I wonder if there a possibility to perform OTU clustering 99% around taxonomy sequences within qiime software.
I found vsearch tool for similar purpose but it requires some frequency table. In fact I don't have and don't need such table for that analysis. I have only original sequences with taxonomy labels.
Also I would wish that such clustering work as filter ( so some sequences are uniting in cluster with some most represantative label and others remain the same)
Most close I found in ReSCRIPT like "dereplicate" function, but it works like 100% Clustering, so I need the same but 99% clustering.
Is such possibility within qiime? If no - could you suggest software for such tools.

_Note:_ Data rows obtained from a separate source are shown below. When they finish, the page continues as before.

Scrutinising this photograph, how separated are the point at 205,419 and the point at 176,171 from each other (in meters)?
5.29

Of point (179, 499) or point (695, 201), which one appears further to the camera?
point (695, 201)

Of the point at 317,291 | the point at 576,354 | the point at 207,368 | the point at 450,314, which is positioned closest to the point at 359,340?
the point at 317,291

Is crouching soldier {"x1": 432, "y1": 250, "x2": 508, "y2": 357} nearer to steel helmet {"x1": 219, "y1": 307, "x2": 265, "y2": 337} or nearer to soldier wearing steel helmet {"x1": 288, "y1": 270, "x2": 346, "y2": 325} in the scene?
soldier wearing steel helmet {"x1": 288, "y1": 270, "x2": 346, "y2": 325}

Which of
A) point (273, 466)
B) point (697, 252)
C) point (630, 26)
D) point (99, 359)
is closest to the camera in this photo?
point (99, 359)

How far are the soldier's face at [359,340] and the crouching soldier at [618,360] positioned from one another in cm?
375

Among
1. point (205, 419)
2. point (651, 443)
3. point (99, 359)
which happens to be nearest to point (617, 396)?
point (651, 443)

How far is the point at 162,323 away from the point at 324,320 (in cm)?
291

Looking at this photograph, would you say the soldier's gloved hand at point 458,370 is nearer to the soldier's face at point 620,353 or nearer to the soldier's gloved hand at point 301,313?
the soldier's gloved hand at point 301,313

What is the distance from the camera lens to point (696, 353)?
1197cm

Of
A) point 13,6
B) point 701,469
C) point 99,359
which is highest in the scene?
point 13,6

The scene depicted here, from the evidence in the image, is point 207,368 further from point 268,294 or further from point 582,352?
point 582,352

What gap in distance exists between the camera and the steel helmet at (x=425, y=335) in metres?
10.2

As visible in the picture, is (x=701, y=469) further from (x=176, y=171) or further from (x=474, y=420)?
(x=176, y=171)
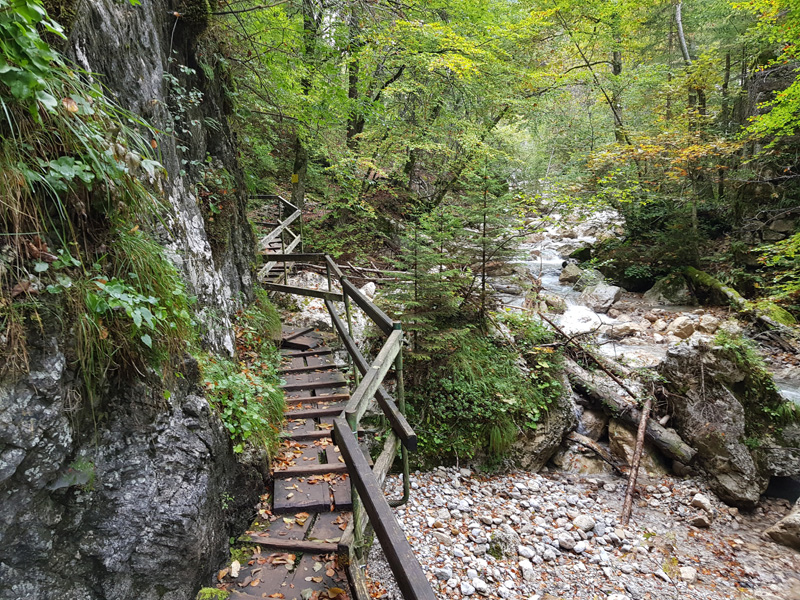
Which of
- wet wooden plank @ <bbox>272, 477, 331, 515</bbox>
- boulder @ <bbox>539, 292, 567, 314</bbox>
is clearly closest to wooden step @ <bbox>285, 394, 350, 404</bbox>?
wet wooden plank @ <bbox>272, 477, 331, 515</bbox>

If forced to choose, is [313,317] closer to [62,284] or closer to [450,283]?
[450,283]

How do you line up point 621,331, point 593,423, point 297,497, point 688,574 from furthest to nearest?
point 621,331
point 593,423
point 688,574
point 297,497

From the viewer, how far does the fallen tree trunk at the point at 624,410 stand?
6445mm

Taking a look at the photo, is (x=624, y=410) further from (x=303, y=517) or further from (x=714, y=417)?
(x=303, y=517)

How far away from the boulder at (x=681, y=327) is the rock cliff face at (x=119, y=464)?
10.5 m

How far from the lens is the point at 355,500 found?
2.70m

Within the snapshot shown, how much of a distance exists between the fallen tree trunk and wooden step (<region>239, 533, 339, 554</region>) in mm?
6014

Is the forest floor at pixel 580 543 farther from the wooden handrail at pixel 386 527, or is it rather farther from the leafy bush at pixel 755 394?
the wooden handrail at pixel 386 527

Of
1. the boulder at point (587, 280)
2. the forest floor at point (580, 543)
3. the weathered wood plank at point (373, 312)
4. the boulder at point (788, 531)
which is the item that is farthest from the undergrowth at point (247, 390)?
the boulder at point (587, 280)

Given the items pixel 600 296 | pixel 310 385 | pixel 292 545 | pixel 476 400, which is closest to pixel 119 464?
pixel 292 545

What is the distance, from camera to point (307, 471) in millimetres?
3943

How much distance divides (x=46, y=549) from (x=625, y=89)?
16.8m

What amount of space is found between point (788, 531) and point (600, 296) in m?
8.28

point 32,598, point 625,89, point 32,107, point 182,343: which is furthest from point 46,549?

This is how vsearch works. Also, it is more efficient to do dereplicate the data first, then cluster from that dereplicated set. Especially, if you’d like to cluster at several different similarity levels, then there is no need to dereplicate each time.
But I suppose a pipeline for this would be something to consider.
I looked in RESCRIPt dereplicate manual and there is already --p-perc-identity parameter. So probably it would be better use RESCRIPt for same purpose instead of vsearch? If it do the same thing
If your intent is to make a reference database based on clustered sequences, then yes you can use this approach. But if you are simply clustering your reads to generate OTUs for analyses, then you should use vsearch.
In general, we do not recommend clustering reads for the purposes of making a reference database as your ability to correctly assign taxonomy to your reads declines. This is covered in our RESCRIPt manuscript. Usually, clustering reference sequences is performed to reduce the file and memory size of the reference database when computational resources are limited.